# Compito
Trascrivi dal testo sulla pitta tutto il brano che va da "Caro Tito, la" giù fino a "vedere nella foto).", estremi compresi.

# Blocco di testo

┌──

Propongo un Festival Internazionale della Pitta a Badolato


Caro Tito, la nostra generazione meridionale, specialmente in Calabria (quella nata nei primi decenni del dopoguerra, tra il 1945 e il 1965), si è nutrita, nella povera o semplice infanzia, con la “pitta” ovvero una pizza rustica molto piatta che le nostre mamme facevano ogni volta che infornavano il pane settimanale. E, in effetti, la pitta era tratta dalla stessa pasta del pane rustico-familiare, realizzata con lievito madre. Come forma e consistenza, la pitta originale badolatese, in particolare, era molto simile alla “spianata sarda” (molto sottile, morbida, a volte croccante, come si può vedere nella foto).

D’estate veniva condita con pomodoro grattato, olio d’oliva, sale, origano. D’inverno, quando non c’era il pomodoro, era condita con olio e sale; alcuni ci mettevano i cicoli di maiale. Solitamente aveva forma rotonda, però ricordo che mia madre la faceva pure in forma irregolare, per il semplice motivo che, in origine, la pitta veniva usata come verifica della temperatura ottimale del forno a legna per la preparazione del pane. Poi, ovviamente, veniva fatta anche in forma rotonda. Un ottimo spuntino mattutino o una gustosa merenda pomeridiana. Per noi bambini era una golosità ed una gioia. Infatti, quando pensiamo alla pitta la carichiamo di significati assai lieti e sentimentali. Ancora oggi, anche se siamo lontani dall’infanzia.

Con il passare del tempo e dei luoghi, le varianti della pitta, così come della pizza napoletana, sono divenute pressoché infinite … così tanto che in alcune zone (come ad esempio, nell’America del Nord) sembra irriconoscibile per quanto trasformata, stravolta e condita esageratamente e di dubbio gusto per noi mediterranei. Le varianti esistono pure nelle denominazioni oltre che nelle forme, nei condimenti e nelle più o meno ricche farciture: ad esempio, si chiama “piadina” in Romagna e la si fa originare agli Etruschi. Infatti, ognuno pensa di avere un’origine particolare, mentre la matrice è quasi sempre la stessa … la pitta proviene dalla civiltà del grano!… Ovunque c’è grano c’è pitta!…

1 – NASCITA E DIFFUSIONE DELLA PITTA

Secondo il grande studioso tedesco dei dialetti calabro-salentini Gherard Rohlfs, “Pitta” è un termine greco, come del resto anche la “lestopitta” ancora oggi presente nell’area grecanica di Capo Sud (in provincia di Reggio Calabria). “Lestopitta” significa proprio “pane sottile”. Però, la nascita della “pitta” come focaccia, più o meno piatta, ha origini davvero assai remote, certamente di migliaia d’anni. In pratica e come detto, è nata con la coltivazione del grano; quindi con la scoperta dell’agricoltura, che si attribuisce alla Mesopotamia (attuale zona dell’Iraq) o alla prima Europa (la striscia che va dall’attuale Ucraina fino alla Prima Italia o Italia meridionale).

└──

# Dati

┌──

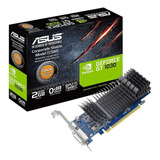 Tarjeta De Video Nvidia Asus Gt 1030 2gb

└──

# Risultato
Caro Tito, la nostra generazione meridionale, specialmente in Calabria (quella nata nei primi decenni del dopoguerra, tra il 1945 e il 1965), si è nutrita, nella povera o semplice infanzia, con la “pitta” ovvero una pizza rustica molto piatta che le nostre mamme facevano ogni volta che infornavano il pane settimanale. E, in effetti, la pitta era tratta dalla stessa pasta del pane rustico-familiare, realizzata con lievito madre. Come forma e consistenza, la pitta originale badolatese, in particolare, era molto simile alla “spianata sarda” (molto sottile, morbida, a volte croccante, come si può vedere nella foto).